ТЕКСТОВЫЙ БЛОК
═══

Василий Головнин - Записки капитана флота Страница 26
Василий Головнин - Записки капитана флота читать онлайн бесплатно
Японцы час от часу становились к нам ласковее. Узнав от Алексея, что положенную в кадку картинку рисовал господин Мур, они просили его нарисовать им русский корабль. Он, полагая, что одним рисунком дело и кончится, потщился сделать им очень хорошую картинку и через это выиграл то, что ему ослабили веревки на локтях, но за то беспрестанно просили то тот, то другой нарисовать им корабль. Работа эта для него одного была очень трудна, и господин Хлебников стал ему помогать, а я, не умея рисовать, писал им на веерах что-нибудь. Все они нетерпеливо желали, чтобы у них на веерах было написано что-нибудь по-русски, и просили нас неотступно не только для себя, но и для знакомых своих. Другие из них приносили вееров по десяти и более, чтобы мы написали им русскую азбуку или японскую азбуку русскими слогами, или счет русский, либо наши имена, песню или что нам самим угодно. Они скоро приметили, что господа Мур и Хлебников писали очень хорошим почерком, а я дурно, и потому беспрестанно к ним прибегали, а меня только тогда просили, когда те были заняты. Японцы было и матросов просили писать им на веерах, но крайне удивились, когда они отозвались неумением.
Японцы употребляют два способа писания. Один – китайский, в котором почти всякое слово означается особенным знаком. Знаки сии, по словам японцев, они заимствовали около тысячи лет тому назад из Китая, так что название какой-либо вещи хотя совершенно различно выговаривается на китайском и японском языках, но пишется одним знаком. Сей способ употребляется в лучших сочинениях, в официальных бумагах и вообще в переписи между людьми хорошего состояния. Второй способ – алфавитом, в котором у японцев 48 букв и посредством коего пишет простой народ. В Японии нет человека, впрочем, какого бы низкого состояния он ни был, который не умел бы писать сим способом, и потому-то они удивлялись, каким образом из четырех человек наших матросов ни один не умеет писать[35].

═══

Строки из набора пространственных вопросов:
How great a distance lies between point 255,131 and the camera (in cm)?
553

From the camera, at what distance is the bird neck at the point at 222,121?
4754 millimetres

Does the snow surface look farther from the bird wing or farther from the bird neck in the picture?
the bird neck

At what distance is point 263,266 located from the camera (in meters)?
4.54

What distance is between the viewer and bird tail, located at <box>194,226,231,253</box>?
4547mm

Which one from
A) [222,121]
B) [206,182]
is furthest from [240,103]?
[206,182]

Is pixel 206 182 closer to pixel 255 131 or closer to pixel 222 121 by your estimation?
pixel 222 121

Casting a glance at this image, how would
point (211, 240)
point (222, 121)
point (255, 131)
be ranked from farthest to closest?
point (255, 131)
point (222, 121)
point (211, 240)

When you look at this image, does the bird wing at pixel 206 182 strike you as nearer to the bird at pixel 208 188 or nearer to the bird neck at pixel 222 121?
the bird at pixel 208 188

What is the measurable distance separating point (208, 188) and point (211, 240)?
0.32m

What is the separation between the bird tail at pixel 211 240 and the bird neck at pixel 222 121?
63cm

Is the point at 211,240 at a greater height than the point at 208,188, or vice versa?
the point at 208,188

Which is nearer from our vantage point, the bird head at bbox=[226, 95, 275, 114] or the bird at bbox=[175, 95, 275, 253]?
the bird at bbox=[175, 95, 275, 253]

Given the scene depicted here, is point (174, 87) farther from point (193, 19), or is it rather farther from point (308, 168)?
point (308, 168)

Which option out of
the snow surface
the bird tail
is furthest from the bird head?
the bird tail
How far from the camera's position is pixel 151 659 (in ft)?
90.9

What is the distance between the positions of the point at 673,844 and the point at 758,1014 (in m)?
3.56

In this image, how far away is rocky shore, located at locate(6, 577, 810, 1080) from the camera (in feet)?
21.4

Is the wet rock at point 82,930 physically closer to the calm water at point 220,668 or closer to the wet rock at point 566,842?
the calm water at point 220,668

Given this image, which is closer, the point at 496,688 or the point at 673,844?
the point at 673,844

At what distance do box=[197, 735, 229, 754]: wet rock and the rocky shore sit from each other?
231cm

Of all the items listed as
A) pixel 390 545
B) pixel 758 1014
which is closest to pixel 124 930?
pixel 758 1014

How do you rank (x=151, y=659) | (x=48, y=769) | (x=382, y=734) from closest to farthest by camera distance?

═══

УСЛОВИЕ ЗАДАНИЯ
Продолжите, пожалуйста, текст о японцах и надписях на веерах, начав сразу после его последнего предложения. Строки — отдельный материал, к тексту они отношения не имеют.

РЕЗУЛЬТАТ ЗАДАНИЯ
Японцы почитают русское писание такою же редкостью, как и мы восточные рукописи. Они показали нам веер, на котором написано было четыре строки песни «Ах, скучно мне на чужой стороне» и подписано каким-то Бабиковым, бывшим здесь с Лаксманом. Тому 20 лет, как они здесь были, но веер чист и нов совершенно, хозяин оного хранит его в нескольких листах бумаги и едва позволяет до него дотронуться.
Во всю дорогу мы им исписали несколько сот вееров и листов бумаги. Надобно сказать, однако же, что они никогда не принуждали нас писать, но всегда просили самым учтивым образом и после не упускали благодарить, поднеся написанный лист ко лбу и наклоняя голову, а часто в благодарность потчевали чем-нибудь или дарили хорошего курительного табаку.
Когда у нас развязали руки, то японцы стали давать нам табак курить из своих рук, опасаясь вверить нам трубки, чтоб мы чубуком не умертвили себя. Но после, наскучив этим, сделали совет и решились дать самим нам трубки, с такою только осторожностью, что на концах чубуков подле мундштука насадили деревянные шарики около куриного яйца величиною. Но когда мы, засмеявшись, показали им знаками, что с помощью сего шарика легче подавиться, нежели простым чубуком, тогда они и сами стали смеяться и велели Алексею сказать нам, что японский закон повелевает им брать все возможные осторожности, чтобы находящиеся под арестом не могли лишить себя жизни.
Любопытство японцев было столь велико, что они на всяком постое почти беспрестанно нас расспрашивали, как, например, имена наши, каких мы лет, сколько у нас родни, где, из чего и как сделаны бывшие тогда при нас вещи и прочее, и все наши ответы записывали. Более же всего любопытствовали они знать русские слова, и почти каждый из них составлял для себя лексикончик, отбирая названия разным вещам то от нас, то от матросов. Заметив это, мы заключили, что они делают сие не из любопытства, а по приказанию начальства, следовательно, в ответах своих должны мы были соблюдать осторожность.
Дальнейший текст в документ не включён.